Reproduce the records from the line containing "Of the choices" up to and including the line containing "1.63 metres", requests included. Scale every number in the answers, whether coordinate or distance, by 2.6 and round each to its original number of decimal places, with halves rounded up.

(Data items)
--- BEGIN ---

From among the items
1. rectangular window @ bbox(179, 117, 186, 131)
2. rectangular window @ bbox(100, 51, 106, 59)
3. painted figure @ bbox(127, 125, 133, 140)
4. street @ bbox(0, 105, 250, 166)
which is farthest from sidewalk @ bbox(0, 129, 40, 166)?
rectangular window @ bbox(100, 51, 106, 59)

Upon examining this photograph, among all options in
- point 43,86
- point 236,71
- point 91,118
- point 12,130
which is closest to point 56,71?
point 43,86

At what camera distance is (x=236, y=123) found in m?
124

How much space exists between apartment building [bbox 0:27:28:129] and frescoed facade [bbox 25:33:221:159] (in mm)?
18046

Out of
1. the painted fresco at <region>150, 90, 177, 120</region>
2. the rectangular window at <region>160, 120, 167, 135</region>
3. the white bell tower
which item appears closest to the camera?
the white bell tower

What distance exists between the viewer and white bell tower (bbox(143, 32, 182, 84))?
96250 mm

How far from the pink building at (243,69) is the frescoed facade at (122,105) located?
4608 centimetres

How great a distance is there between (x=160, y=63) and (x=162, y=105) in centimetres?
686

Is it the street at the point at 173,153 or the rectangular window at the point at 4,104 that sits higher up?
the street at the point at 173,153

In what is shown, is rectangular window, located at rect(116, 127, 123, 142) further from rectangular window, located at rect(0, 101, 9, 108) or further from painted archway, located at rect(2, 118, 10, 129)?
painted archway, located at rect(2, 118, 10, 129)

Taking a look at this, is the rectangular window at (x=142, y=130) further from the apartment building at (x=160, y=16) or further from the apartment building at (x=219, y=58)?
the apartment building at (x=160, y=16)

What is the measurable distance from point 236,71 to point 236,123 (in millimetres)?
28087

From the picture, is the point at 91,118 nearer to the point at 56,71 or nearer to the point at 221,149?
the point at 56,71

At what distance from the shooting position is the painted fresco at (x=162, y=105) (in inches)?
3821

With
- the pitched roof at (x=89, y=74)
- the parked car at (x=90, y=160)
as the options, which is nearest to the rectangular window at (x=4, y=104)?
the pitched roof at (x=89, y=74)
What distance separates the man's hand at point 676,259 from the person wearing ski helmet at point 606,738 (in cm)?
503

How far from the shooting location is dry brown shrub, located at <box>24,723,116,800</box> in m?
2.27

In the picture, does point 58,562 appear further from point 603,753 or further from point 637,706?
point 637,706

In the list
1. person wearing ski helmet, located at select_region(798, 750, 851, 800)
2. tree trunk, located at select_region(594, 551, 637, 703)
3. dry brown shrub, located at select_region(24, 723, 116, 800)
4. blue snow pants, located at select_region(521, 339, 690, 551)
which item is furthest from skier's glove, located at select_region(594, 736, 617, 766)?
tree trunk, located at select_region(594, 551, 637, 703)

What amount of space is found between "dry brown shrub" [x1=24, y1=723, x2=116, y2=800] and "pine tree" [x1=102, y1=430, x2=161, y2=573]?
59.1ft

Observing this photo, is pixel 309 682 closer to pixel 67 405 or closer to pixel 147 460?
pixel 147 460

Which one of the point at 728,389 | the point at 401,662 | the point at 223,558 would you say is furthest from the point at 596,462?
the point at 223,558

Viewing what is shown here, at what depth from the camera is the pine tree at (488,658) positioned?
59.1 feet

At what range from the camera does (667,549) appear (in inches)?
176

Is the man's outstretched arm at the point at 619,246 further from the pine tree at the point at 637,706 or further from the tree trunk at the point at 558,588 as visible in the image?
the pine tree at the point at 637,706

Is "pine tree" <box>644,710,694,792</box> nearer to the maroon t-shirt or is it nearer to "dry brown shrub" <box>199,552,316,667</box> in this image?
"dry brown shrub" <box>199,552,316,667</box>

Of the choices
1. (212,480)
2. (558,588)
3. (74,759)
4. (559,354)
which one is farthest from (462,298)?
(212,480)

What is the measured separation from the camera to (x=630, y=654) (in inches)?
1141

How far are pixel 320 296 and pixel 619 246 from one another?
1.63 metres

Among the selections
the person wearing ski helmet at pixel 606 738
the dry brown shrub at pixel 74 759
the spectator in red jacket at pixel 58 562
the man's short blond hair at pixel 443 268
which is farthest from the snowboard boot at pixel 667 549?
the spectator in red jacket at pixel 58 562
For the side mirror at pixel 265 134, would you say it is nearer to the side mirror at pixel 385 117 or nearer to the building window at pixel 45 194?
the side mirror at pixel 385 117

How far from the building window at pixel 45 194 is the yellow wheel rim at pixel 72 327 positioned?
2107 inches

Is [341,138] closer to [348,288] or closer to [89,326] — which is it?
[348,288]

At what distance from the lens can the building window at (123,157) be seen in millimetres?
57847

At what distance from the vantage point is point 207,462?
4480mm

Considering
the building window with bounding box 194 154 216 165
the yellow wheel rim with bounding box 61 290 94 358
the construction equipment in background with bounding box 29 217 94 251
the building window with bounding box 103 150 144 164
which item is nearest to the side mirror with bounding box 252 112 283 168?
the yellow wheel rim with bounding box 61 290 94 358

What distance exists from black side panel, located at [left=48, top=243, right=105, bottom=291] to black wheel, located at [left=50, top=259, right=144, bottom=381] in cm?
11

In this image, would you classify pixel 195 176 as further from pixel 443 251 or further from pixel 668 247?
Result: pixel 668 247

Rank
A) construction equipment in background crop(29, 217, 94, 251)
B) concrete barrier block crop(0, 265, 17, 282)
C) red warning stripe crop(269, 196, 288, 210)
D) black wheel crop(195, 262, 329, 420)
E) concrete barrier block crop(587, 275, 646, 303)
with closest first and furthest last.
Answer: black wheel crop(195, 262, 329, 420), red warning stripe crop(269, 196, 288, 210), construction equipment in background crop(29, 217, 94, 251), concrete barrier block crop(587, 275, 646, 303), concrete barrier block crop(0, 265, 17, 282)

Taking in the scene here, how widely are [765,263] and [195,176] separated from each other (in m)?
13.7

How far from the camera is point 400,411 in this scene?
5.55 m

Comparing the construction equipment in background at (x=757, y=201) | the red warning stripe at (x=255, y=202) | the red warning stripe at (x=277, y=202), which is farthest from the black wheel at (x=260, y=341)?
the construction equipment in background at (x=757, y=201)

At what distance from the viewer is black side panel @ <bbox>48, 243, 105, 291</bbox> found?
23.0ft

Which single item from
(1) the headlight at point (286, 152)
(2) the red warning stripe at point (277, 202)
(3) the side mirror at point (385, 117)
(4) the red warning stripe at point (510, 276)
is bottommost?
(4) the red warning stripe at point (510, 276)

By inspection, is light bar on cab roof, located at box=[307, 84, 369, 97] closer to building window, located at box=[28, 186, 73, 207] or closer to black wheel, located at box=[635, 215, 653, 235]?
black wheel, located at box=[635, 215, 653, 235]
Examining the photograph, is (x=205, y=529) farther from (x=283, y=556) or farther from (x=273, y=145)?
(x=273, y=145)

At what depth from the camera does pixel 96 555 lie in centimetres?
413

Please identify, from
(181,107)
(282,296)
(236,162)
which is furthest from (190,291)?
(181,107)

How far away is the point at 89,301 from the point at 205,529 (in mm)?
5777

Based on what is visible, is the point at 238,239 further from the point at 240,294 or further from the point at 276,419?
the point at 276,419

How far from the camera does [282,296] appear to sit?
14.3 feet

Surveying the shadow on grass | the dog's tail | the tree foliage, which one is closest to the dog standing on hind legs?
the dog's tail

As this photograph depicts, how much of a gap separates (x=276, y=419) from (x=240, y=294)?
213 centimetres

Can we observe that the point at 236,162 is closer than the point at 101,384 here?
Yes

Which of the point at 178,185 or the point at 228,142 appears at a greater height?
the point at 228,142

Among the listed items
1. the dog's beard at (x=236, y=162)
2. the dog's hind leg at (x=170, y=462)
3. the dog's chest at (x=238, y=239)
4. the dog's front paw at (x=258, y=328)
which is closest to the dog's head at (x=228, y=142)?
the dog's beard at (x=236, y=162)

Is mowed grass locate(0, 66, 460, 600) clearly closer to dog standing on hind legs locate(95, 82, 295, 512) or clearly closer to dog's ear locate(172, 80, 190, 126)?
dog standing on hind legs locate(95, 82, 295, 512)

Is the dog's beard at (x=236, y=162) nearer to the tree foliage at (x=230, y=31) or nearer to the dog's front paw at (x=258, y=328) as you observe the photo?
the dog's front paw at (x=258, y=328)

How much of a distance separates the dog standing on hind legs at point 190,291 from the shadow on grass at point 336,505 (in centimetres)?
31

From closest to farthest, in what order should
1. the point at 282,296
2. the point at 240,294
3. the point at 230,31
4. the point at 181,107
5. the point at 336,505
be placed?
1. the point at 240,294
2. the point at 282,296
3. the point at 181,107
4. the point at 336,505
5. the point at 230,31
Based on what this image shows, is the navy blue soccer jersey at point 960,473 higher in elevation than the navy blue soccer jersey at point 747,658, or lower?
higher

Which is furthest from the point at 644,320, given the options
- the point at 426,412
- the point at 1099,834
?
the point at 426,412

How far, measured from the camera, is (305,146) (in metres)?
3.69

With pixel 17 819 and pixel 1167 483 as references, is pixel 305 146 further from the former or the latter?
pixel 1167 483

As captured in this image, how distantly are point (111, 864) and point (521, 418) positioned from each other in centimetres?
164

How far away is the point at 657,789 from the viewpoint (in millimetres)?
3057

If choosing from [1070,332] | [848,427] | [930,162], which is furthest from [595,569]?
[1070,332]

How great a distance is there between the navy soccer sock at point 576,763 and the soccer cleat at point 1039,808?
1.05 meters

--- END ---

> **CORRECT RESPONSE**
Of the choices
1. (212,480)
2. (558,588)
3. (74,759)
4. (559,354)
which one is farthest from (462,298)?
(551,1248)

What is the measured separation from the camera to (x=630, y=654) (in inches)?
2967

How far are pixel 320 296 and pixel 619 246 from one another?
4.24 metres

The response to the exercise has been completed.